With $4.1tn and $3.1tn of assets under management respectively, SSGA and JPMAM are also among the top five asset managers. Vanguard and Fidelity Investments never became members. Other large US asset managers still in Climate Action 100+ include Goldman Sachs, Invesco and Pimco.
Climate Action 100+ declined to comment on the withdrawals, but said more than 60 members have joined since the phase 2 changes were announced in June 2023, bringing its total membership to more than 700. “Since its inception, Climate Action 100+ has experienced remarkable growth — and that has only continued,” the group said.
As asset managers have benefited from a global boom in sustainable investing, they have been targeted by Republicans who are typically aligned with the oil and gas industry. In 2022, West Virginia led the way when it barred five financial firms, including JPMorgan, BlackRock and Goldman, from new state business, saying they were “boycotting” the fossil fuel industry.
The US House judiciary committee subpoenaed BlackRock, SSGA and Vanguard as part of an investigation into sustainable investing.
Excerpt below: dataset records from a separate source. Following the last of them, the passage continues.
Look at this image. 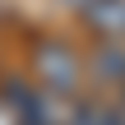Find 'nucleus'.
<instances>
[{
	"instance_id": "f257e3e1",
	"label": "nucleus",
	"mask_w": 125,
	"mask_h": 125,
	"mask_svg": "<svg viewBox=\"0 0 125 125\" xmlns=\"http://www.w3.org/2000/svg\"><path fill=\"white\" fill-rule=\"evenodd\" d=\"M5 97H9L19 125H74V116H79V97L37 88V83H23V79H9Z\"/></svg>"
},
{
	"instance_id": "f03ea898",
	"label": "nucleus",
	"mask_w": 125,
	"mask_h": 125,
	"mask_svg": "<svg viewBox=\"0 0 125 125\" xmlns=\"http://www.w3.org/2000/svg\"><path fill=\"white\" fill-rule=\"evenodd\" d=\"M32 83L51 88V93H65V97H79V83H83L79 51L70 42H60V37H42L32 46Z\"/></svg>"
},
{
	"instance_id": "7ed1b4c3",
	"label": "nucleus",
	"mask_w": 125,
	"mask_h": 125,
	"mask_svg": "<svg viewBox=\"0 0 125 125\" xmlns=\"http://www.w3.org/2000/svg\"><path fill=\"white\" fill-rule=\"evenodd\" d=\"M83 23L97 32V42L125 46V0H93L83 9Z\"/></svg>"
},
{
	"instance_id": "20e7f679",
	"label": "nucleus",
	"mask_w": 125,
	"mask_h": 125,
	"mask_svg": "<svg viewBox=\"0 0 125 125\" xmlns=\"http://www.w3.org/2000/svg\"><path fill=\"white\" fill-rule=\"evenodd\" d=\"M88 74H93L102 88L125 93V46H116V42H97V51L88 56Z\"/></svg>"
},
{
	"instance_id": "39448f33",
	"label": "nucleus",
	"mask_w": 125,
	"mask_h": 125,
	"mask_svg": "<svg viewBox=\"0 0 125 125\" xmlns=\"http://www.w3.org/2000/svg\"><path fill=\"white\" fill-rule=\"evenodd\" d=\"M74 125H125V111H121V97H79V116Z\"/></svg>"
},
{
	"instance_id": "423d86ee",
	"label": "nucleus",
	"mask_w": 125,
	"mask_h": 125,
	"mask_svg": "<svg viewBox=\"0 0 125 125\" xmlns=\"http://www.w3.org/2000/svg\"><path fill=\"white\" fill-rule=\"evenodd\" d=\"M0 125H19V116H14V107H9L5 93H0Z\"/></svg>"
},
{
	"instance_id": "0eeeda50",
	"label": "nucleus",
	"mask_w": 125,
	"mask_h": 125,
	"mask_svg": "<svg viewBox=\"0 0 125 125\" xmlns=\"http://www.w3.org/2000/svg\"><path fill=\"white\" fill-rule=\"evenodd\" d=\"M65 5H70V9H79V14H83V9H88V5H93V0H65Z\"/></svg>"
}]
</instances>
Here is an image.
The committee has also subpoenaed an official at Climate Action 100+.
Vanguard left the Net Zero Asset Managers initiative in December 2022, days before its representative was scheduled to testify at a Texas legislative hearing about sustainable investing alongside BlackRock and SSGA. Vanguard was ultimately excused from the hearing.
Texas, the leading US oil-producing state, has declared Climate Action 100+ to be anti-oil and blocked financial companies, including BlackRock, from doing business with the government.
Oklahoma, another oil producer, banned JPMorgan, BlackRock and others from doing business with the state in 2023.
Additionally, 21 Republican state attorneys-general are investigating asset managers for working together on climate issues. “Potential unlawful co-ordination appears throughout Climate Action 100+’s documents,” the attorneys-general said last year.
Jim Jordan, the Republican chair of the House judiciary committee, said on X the decisions by JPMorgan and State Street were “big wins for freedom and the American economy, and we hope more financial institutions follow suit in abandoning collusive ESG actions”.